Feature/178 improve performance of fetching missing issues #187

miroslavpojer · 2025-10-05T12:45:34Z

Release Notes:

Added multiple threads to fetching of missing issues.
Added multiple threads to record creation.

Summary by CodeRabbit

New Features
- Parallel processing for fetching sub-issues and building records.
- Cross-repo sub-issues are recognized and linked.
- More informative progress logs at info level.
Performance
- Faster syncing and record generation through concurrency and smarter caching of repositories.
Reliability
- Robust error handling prevents failures from stopping processing.
- Invalid or non-qualifying parent links are pruned to keep data clean.
- Ordering adjustments reduce race conditions.
Bug Fixes
- Avoids repeated fetches and stale references.
- Handles missing repositories or issues without crashing.

Fixes #178
Fixes #179

- Added multiple threads to fetching of missing issues. - Added multiple threads to record creation.
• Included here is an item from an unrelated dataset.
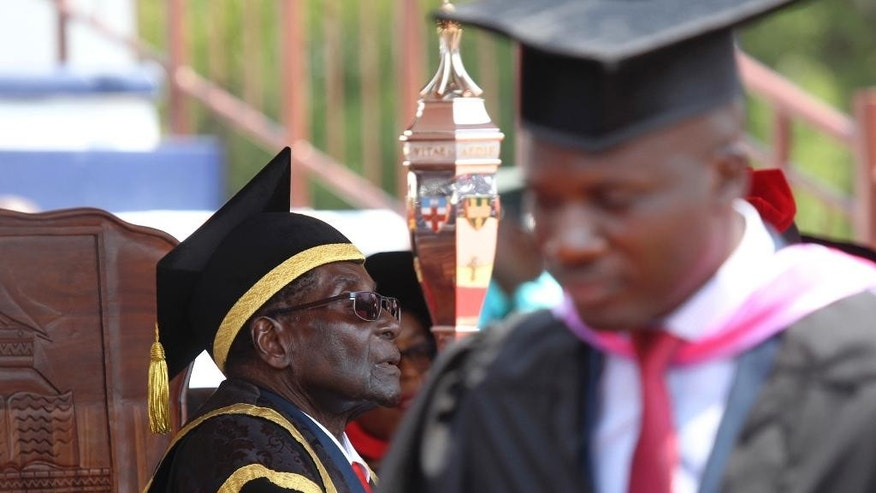 A University of Zimbabwe student walks past Zimbabwean President Robert Mugabe after being capped at a graduation ceremony in Harare, Thursday, Sept, 29, 2016. (AP Photo/Tsvangirayi Mukwazhi)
coderabbitai · 2025-10-05T12:45:44Z

Walkthrough

Introduces parallelism in two areas: fetching missing parent issues in miner.py using ThreadPoolExecutor with repository pre-caching and robust error handling; and record construction in default_record_factory.py via a parallel builder that classifies and builds records, updating generation flow and logging. New helper methods and updated signatures are added.

Changes

Cohort / File(s)	Change Summary
Parallel missing-issue fetching in miner `release_notes_generator/data/miner.py`	Replaces linear _fetch_missing_issues with concurrent fetching via ThreadPoolExecutor; adds repository pre-cache `_fetch_all_repositories_in_cache(data)`; introduces worker pipeline with validation, error handling, filtering by criteria, deferred removals, and returns dict[Issue, Repository]. Updates method signature: `_fetch_missing_issues(self, data: MinedData, max_workers: int = 8) -> dict[Issue, Repository]`.
Parallel record building in default record factory `release_notes_generator/record/factory/default_record_factory.py`	Adds parallel builder `build_issue_records_parallel(gen, data, max_workers: int = 8) -> dict[str, "Record"]`; refactors generation to use parallel record construction; introduces `build_record_for_hierarchy_issue`, `build_record_for_sub_issue`, `build_record_for_issue`; updates logging to info; removes/redirects legacy specialized creators.

Sequence Diagram(s)

sequenceDiagram
  autonumber
  participant Miner
  participant Data
  participant RepoCache as Repo Cache
  participant Pool as ThreadPoolExecutor
  participant API as GitHub API

  Miner->>Data: Read parents_sub_issues, origin_issue_ids
  Miner->>RepoCache: _fetch_all_repositories_in_cache(data)
  Miner->>Pool: Submit workers for parents not in origin_issue_ids
  loop For each parent
    Pool->>RepoCache: Resolve org/repo (validate exists)
    alt Repo missing/error
      Pool-->>Miner: Signal error / skip
    else Repo ok
      Pool->>API: get_issue(org/repo, num)
      alt Not found / error
        Pool-->>Miner: Signal error / skip
      else Issue fetched
        Pool-->>Miner: Return (Issue, Repository) if criteria met<br/>(closed_at present, since bounds ok)
        Pool-->>Miner: Mark for removal if not meeting criteria
      end
    end
  end
  Miner->>Data: Prune non-qualifying parent IDs
  Miner-->>Miner: Collect dict[Issue, Repository] and return

sequenceDiagram
  autonumber
  participant Factory as DefaultRecordFactory
  participant Data
  participant Pool as ThreadPoolExecutor
  participant Records as Records Map

  Factory->>Data: Enumerate issues
  Factory->>Pool: build_issue_records_parallel(...)
  par Parallel classify/build
    Pool-->>Records: Build hierarchy records
    Pool-->>Records: Build sub-issue records (mark cross-repo when applicable)
    Pool-->>Records: Build plain issue records
  end
  Factory->>Factory: Update self._records and registered issues
  Factory-->>Factory: Log progress (info)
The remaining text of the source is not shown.